#### [To do]
- A) Reproduce the economic growth article word for word, starting with "It stresses on" and going on through "all large economies.".
- B) Extend the article on India's and Latin America's economic growth, picking up right after its final sentence.

#### [Document passage]
Latin America’s GDP grew 6+% and India’s growth pegged at 9+%

Finance Minister of India Ms. Nirmala Sitharaman in the 2022-23 Union Budget lays down the foundation to steer the economic developments for India in the next 25 years with holistic and future priorities.

It stresses on big public investment for modern infrastructure, readying for India at 100. The finance minister stated that the outlay for capital expenditure in the Union Budget is once again being stepped up sharply by 35.4% in the current year to $100 Billion (Approx) in 2022-23.

The overall, sharp rebound and recovery of the economy is reflective of India’s strong resilience. India’s economic growth in the current year is estimated to be 9.2 per cent, the highest among all large economies.

India has become the third-largest start-up ecosystem in the world after the US and China. A record 44 Indian start-ups achieved unicorn status in 2021, taking the overall tally of start-up unicorns in India to 83, with most in the services sector. In 2021, the Indian start-up ecosystem raised $24.1 billion worth of equity investment of which 61% was raised by 42 companies that became unicorns, according to a report.

In Latin America (LatAm), growth is expected to average 6.2% for the region in 2021, with South America growing at 6.4%, Central America and Mexico at 6.0%.  From the perspective of the Latin American and Caribbean countries, the region’s exports are estimated to have grown by 25% in value in 2021, with export prices rising by 17% and volume by 8%.

Meanwhile, imports are estimated to have grown by 32% in value, the largest increase since 2010, when they rose by the same amount in the aftermath of the global financial crisis. After collapsing in 2020, the volume of imports is estimated to have risen by 20%, in line with the expansion of both domestic consumption and domestic investment in the region, with import prices also rising, by 12%.

#### [Dataset excerpts]

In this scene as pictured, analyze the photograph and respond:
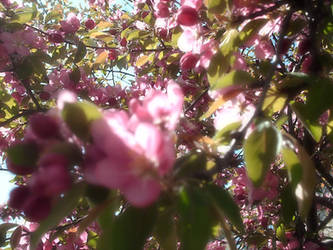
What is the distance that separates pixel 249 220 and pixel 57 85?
179cm

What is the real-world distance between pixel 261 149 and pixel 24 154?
1.75 ft

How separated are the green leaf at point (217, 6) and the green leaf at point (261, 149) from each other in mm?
575

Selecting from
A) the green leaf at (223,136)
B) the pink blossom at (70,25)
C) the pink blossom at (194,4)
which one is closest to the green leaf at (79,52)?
the pink blossom at (70,25)

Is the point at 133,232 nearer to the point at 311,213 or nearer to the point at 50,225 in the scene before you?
the point at 50,225

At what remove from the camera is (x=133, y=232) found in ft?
2.27

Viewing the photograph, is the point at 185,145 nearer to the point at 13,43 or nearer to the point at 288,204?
the point at 288,204

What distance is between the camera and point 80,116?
2.33 ft

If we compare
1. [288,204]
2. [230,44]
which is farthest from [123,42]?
[288,204]

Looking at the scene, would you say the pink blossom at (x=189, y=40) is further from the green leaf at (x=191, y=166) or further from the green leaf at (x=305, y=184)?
the green leaf at (x=191, y=166)

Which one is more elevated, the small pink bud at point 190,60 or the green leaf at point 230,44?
the small pink bud at point 190,60

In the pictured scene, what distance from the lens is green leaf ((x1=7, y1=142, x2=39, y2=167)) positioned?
69 centimetres

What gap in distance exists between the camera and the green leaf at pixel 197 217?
0.64 meters

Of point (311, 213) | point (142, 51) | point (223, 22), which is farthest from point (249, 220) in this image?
point (223, 22)

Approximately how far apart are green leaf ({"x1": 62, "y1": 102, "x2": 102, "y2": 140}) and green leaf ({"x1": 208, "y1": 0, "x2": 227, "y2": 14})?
70 cm
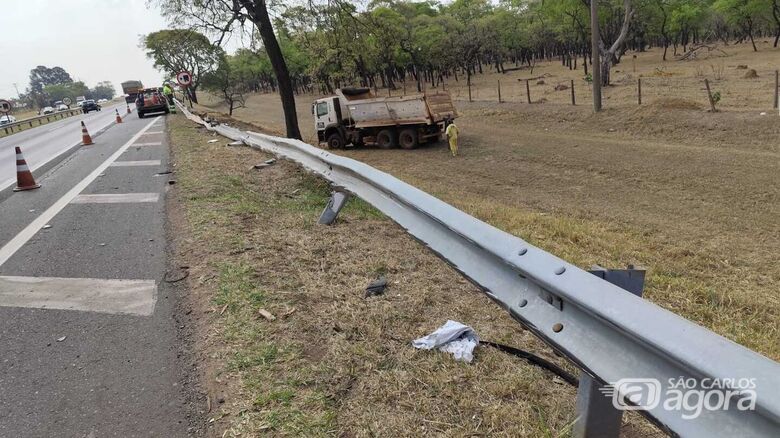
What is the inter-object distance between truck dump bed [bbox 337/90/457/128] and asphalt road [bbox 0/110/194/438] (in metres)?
12.2

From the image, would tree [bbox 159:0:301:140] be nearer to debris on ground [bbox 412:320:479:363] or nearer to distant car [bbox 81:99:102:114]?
debris on ground [bbox 412:320:479:363]

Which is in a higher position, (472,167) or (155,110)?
(155,110)

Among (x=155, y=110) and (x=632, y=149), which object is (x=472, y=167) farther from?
(x=155, y=110)

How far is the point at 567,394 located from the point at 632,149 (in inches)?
531

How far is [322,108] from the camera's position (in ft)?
65.4

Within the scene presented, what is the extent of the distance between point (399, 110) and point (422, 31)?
1492 inches

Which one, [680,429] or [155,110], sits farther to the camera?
[155,110]

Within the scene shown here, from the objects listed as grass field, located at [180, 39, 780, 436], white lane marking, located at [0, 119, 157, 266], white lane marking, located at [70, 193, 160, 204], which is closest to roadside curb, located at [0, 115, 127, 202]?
white lane marking, located at [0, 119, 157, 266]

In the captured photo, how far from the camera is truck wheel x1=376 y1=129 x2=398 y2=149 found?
18469 mm

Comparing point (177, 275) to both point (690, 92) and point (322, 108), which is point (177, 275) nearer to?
point (322, 108)

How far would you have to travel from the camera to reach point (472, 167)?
14.3 metres

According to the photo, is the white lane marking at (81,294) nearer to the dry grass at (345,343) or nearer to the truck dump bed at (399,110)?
the dry grass at (345,343)

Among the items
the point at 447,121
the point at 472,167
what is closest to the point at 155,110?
the point at 447,121

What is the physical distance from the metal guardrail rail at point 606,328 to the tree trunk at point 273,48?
17.3 meters
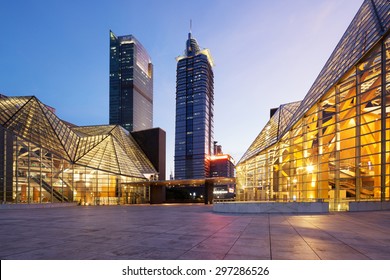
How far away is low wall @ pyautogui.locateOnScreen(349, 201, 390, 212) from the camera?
2222cm

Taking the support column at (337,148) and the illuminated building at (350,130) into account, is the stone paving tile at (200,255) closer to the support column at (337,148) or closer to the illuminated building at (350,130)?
the illuminated building at (350,130)

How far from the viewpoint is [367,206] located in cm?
2253

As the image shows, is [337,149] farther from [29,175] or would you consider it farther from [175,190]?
[175,190]

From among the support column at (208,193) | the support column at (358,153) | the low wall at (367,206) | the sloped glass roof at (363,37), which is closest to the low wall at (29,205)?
the support column at (208,193)

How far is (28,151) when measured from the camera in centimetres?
3981

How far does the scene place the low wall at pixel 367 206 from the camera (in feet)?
72.9

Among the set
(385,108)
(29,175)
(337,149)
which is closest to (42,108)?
(29,175)

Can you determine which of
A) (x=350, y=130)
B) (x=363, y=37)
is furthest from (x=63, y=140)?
(x=363, y=37)

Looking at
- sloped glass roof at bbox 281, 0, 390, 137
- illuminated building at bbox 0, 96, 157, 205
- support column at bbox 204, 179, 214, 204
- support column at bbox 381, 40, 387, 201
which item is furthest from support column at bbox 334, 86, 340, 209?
illuminated building at bbox 0, 96, 157, 205

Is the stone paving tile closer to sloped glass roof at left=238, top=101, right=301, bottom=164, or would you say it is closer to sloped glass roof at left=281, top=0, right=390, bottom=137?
sloped glass roof at left=281, top=0, right=390, bottom=137

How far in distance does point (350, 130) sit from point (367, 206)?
11500 millimetres

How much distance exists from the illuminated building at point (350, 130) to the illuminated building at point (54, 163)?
99.8 ft

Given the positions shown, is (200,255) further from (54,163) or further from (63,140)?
(63,140)

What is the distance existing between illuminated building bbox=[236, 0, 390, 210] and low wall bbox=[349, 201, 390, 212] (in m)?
1.19
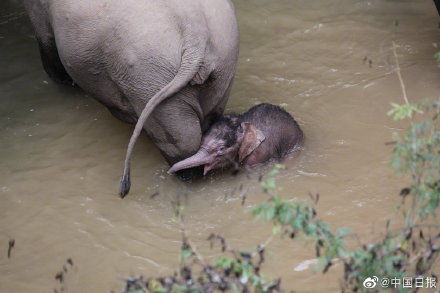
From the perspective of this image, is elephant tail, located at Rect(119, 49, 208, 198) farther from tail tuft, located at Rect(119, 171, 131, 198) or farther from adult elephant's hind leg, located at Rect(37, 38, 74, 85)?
adult elephant's hind leg, located at Rect(37, 38, 74, 85)

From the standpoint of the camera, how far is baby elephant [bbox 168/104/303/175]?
17.2ft

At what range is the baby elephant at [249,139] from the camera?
5.23 meters

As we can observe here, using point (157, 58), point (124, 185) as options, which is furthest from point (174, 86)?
point (124, 185)

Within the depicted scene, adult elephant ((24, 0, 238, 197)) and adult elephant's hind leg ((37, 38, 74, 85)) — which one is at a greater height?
adult elephant ((24, 0, 238, 197))

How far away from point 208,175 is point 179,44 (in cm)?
104

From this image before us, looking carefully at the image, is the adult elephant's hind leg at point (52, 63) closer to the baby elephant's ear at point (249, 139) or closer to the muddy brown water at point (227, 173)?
the muddy brown water at point (227, 173)

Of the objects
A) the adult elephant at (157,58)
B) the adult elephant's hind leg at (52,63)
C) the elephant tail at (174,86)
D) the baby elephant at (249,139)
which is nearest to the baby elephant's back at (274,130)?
the baby elephant at (249,139)

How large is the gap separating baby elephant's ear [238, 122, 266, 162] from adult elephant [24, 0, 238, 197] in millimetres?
223

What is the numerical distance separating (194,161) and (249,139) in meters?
0.44

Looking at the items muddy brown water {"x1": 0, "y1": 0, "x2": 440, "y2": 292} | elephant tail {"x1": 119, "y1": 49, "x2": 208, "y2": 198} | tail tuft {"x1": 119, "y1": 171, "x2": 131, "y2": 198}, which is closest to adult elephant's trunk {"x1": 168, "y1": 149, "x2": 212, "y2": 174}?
muddy brown water {"x1": 0, "y1": 0, "x2": 440, "y2": 292}

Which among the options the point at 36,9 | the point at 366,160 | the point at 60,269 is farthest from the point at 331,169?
the point at 36,9

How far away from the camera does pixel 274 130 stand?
5.47 m

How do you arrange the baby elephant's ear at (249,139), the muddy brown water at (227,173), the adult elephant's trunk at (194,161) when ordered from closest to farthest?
the muddy brown water at (227,173) → the adult elephant's trunk at (194,161) → the baby elephant's ear at (249,139)

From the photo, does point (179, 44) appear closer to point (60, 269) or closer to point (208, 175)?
point (208, 175)
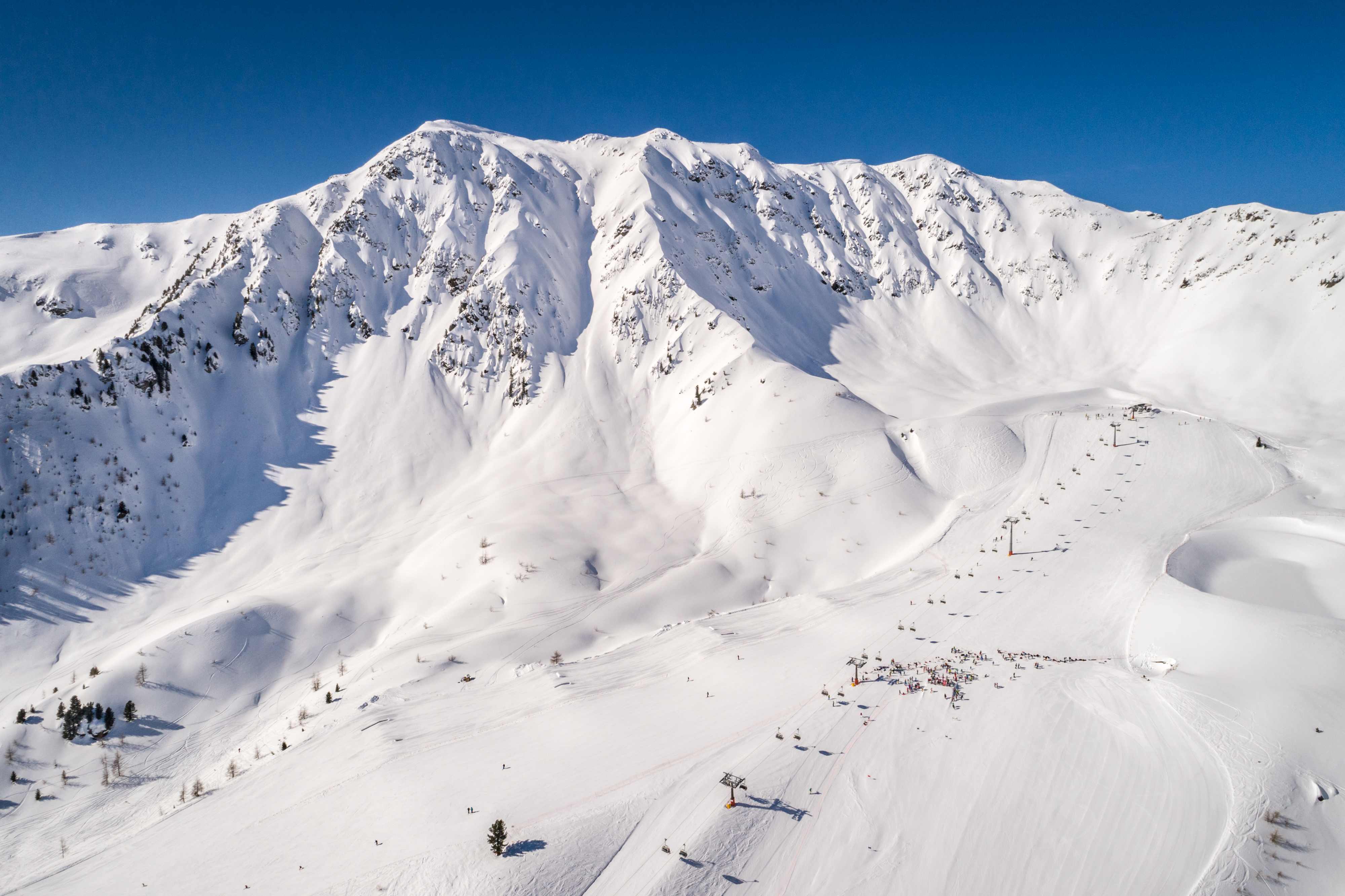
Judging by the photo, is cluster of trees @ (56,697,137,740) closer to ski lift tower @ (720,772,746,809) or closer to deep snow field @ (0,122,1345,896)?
deep snow field @ (0,122,1345,896)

#### [Responses by task]
- A)
It stresses on big public investment for modern infrastructure, readying for India at 100. The finance minister stated that the outlay for capital expenditure in the Union Budget is once again being stepped up sharply by 35.4% in the current year to $100 Billion (Approx) in 2022-23.

The overall, sharp rebound and recovery of the economy is reflective of India’s strong resilience. India’s economic growth in the current year is estimated to be 9.2 per cent, the highest among all large economies.

- B)
Commodity prices have continued the upward trend that began in May 2020; and, for the full year, they are projected to be 42% higher than their average level in 2020. They are still well above their pre-pandemic levels. In the case of copper, for example, since attaining historical highs of US$ 4.86 per pound, the daily price has remained above US$ 4 permanently. Energy prices have maintained the upward trend that began in May 2020, without interruption.

For 2021 as a whole, the price of agricultural products is expected to be 22% higher than their average level in 2020; the prices of metals and minerals are expected to be up by 37%; and energy prices are forecast to rise by 74%.

India, LatAm and the Supply Chain Opportunities:

The last two years of the pandemic have led to the great supply chain disruption in the world. From a shortage of semiconductor chips to the unavailability of containers, the trade and supply chain network has been in constant chaos. The world wants a globally distributed, resilient supply chain where no market is uniquely dependent on any other supply, or any singular location.

So, relocating or diversifying  manufacturing sites, to other countries in the developing world is a good thing.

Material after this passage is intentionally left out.